Released: November 19, 2024.
Footnotes
[1] While the defendant made numerous other utterances to officers during the 15½ hours from the time that police arrived at unit 417-27 Bergamot to the start of the interview with Det. McGinn, the Crown has not sought to tender these as evidence. No issue was raised about the voluntariness of these other utterances.
[2] Pursuant to s. 589 of the Criminal Code, the parties also consented to the joinder of Count 3 – the allegation of attempt murder of Daniel Henry.
[3] On November 18, 2024, the Crown advised that they had disclosed a medical report documenting that PC Best was at a significant risk of harm if compelled to testify. Consequently, the parties agreed that the body worn camera recordings of PC Best met the test of necessity and reliability for admission under the principled exception to the hearsay rule.

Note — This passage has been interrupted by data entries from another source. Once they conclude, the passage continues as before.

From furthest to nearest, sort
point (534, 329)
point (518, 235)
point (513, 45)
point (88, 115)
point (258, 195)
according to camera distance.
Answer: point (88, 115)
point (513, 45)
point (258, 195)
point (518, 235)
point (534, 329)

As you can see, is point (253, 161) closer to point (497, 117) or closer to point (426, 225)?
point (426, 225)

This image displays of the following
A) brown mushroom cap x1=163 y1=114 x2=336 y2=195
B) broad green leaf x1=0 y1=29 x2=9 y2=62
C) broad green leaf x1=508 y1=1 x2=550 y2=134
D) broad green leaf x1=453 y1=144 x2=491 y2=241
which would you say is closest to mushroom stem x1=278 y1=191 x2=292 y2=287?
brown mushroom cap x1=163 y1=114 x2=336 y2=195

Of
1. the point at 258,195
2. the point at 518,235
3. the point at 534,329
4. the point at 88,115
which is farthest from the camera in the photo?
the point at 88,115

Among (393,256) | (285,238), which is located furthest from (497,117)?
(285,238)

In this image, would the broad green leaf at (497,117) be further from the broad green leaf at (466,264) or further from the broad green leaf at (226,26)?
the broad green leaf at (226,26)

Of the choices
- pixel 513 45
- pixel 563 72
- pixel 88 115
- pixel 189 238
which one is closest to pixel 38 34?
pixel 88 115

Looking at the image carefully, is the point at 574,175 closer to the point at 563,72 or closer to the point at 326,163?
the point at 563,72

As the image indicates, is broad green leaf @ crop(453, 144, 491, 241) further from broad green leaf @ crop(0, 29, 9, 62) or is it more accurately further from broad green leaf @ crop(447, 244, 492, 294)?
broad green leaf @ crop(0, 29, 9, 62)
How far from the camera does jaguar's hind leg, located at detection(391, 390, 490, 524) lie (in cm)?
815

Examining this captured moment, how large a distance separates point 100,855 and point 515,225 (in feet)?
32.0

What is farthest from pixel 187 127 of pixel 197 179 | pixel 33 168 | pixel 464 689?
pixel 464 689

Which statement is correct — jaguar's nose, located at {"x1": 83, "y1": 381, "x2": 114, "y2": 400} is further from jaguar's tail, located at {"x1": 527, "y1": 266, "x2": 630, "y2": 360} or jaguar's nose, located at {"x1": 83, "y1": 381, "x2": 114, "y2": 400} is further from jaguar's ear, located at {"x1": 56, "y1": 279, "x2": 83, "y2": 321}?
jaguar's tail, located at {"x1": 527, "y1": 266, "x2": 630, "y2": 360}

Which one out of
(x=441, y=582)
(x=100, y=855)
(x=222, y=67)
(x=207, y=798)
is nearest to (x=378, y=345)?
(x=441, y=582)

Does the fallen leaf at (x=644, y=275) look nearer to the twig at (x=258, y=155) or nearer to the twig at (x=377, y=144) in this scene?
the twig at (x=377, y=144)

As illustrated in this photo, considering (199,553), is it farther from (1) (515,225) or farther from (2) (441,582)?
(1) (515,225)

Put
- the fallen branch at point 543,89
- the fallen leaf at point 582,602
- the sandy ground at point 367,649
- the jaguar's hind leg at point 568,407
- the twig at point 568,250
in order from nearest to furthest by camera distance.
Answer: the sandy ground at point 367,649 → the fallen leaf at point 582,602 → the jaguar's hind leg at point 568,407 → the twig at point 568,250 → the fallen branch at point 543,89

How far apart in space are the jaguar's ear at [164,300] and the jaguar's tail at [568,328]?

[4] These times were the subject of an Agreed Statement of Facts admitted pursuant to s. 655 of the Criminal Code.
[5] A complete set of the hospital records (absent notes made by paramedics) were filed as part of an admission pursuant to s. 655 of the Criminal Code. The parties agreed that the contents of these records were admissible for the truth of their contents.
[6] Sgt. Cilia testified that this is the former term used in policing to refer to an emotionally disturbed person.
[7] The defendant was advised of his rights to counsel and cautioned by PC Stone, PC Gandhi, DC Tang and Det. McGinn.
[8] The non-consecutive nature of the sentences was not explained to the defendant.